(begin)

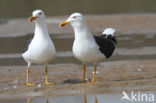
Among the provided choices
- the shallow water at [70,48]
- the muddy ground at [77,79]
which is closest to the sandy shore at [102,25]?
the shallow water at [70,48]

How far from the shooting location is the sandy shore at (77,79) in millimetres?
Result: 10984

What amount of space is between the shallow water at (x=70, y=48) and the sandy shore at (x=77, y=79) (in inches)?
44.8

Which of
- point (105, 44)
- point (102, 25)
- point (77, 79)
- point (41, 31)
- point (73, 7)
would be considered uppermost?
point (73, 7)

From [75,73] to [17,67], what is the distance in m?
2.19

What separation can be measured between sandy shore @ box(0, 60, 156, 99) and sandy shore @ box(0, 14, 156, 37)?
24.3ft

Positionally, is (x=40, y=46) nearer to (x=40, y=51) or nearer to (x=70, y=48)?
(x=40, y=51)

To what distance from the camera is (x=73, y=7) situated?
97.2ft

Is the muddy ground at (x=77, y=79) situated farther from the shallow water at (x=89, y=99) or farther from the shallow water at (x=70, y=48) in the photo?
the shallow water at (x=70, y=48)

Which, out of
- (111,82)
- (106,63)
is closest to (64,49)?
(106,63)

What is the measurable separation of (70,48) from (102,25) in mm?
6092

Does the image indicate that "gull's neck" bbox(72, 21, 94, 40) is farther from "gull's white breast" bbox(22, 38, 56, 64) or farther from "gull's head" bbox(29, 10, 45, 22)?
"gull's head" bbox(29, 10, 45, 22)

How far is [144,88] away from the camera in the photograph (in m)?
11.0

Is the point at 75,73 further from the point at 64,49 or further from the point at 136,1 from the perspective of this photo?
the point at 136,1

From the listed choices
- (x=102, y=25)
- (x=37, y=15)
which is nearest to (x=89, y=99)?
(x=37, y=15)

(end)
(begin)

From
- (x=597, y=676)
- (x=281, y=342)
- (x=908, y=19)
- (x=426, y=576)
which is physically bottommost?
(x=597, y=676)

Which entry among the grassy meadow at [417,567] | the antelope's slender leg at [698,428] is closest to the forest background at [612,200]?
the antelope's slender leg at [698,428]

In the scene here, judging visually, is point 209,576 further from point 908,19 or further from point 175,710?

(end)
(begin)

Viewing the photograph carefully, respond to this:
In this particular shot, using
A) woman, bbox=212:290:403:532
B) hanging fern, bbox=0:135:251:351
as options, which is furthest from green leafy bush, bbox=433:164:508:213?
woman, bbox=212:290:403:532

(end)

_WRITTEN INSTRUCTION_:
Return each line from the entries above that contains the word "this".

_WORKED SOLUTION_:
Is the point at 75,73 further from the point at 64,49 or further from the point at 136,1 from the perspective of this photo?
Viewing the photograph carefully, respond to this:
In this particular shot, using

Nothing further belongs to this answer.